Gather every line of the records that contains the string "which", copying each line in full. Case counts, so only lines where "which" appears with that same capitalization qualify.

*** GIVEN INFORMATION

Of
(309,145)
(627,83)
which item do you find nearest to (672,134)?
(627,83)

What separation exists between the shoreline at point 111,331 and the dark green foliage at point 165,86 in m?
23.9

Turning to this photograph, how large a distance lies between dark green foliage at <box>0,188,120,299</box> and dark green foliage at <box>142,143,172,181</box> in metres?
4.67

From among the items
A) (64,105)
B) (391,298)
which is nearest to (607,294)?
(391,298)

******
*** GIVEN INFORMATION

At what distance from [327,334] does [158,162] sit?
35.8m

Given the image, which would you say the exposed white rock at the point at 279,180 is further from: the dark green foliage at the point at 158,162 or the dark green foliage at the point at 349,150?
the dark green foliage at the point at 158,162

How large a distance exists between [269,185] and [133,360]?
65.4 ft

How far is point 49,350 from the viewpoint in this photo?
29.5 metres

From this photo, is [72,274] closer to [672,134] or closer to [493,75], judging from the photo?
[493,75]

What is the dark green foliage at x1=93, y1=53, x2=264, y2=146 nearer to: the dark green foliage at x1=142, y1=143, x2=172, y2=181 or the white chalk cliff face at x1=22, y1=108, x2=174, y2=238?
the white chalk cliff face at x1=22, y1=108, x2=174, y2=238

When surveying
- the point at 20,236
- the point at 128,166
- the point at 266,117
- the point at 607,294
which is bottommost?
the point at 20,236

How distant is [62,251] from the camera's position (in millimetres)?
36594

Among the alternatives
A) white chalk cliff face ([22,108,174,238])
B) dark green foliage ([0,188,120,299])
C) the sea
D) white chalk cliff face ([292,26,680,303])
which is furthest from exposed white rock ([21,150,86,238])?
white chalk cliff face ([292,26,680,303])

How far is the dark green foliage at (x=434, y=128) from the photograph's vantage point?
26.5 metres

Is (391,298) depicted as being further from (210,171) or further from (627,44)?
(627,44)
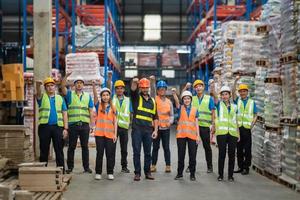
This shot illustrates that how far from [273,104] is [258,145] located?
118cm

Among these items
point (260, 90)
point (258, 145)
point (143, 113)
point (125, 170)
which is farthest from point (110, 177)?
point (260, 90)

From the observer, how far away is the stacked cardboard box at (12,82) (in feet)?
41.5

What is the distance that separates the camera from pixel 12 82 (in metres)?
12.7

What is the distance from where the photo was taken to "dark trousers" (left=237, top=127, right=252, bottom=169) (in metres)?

******

ANSWER TO THE TASK:
which item do you find nearest to (672,134)?
which is nearest to (607,294)?
Given the image, which would you say the exposed white rock at the point at 279,180 is further from: the dark green foliage at the point at 158,162 or the dark green foliage at the point at 349,150?
which is bottommost?
which is furthest from exposed white rock ([21,150,86,238])?
which is farthest from point (110, 177)?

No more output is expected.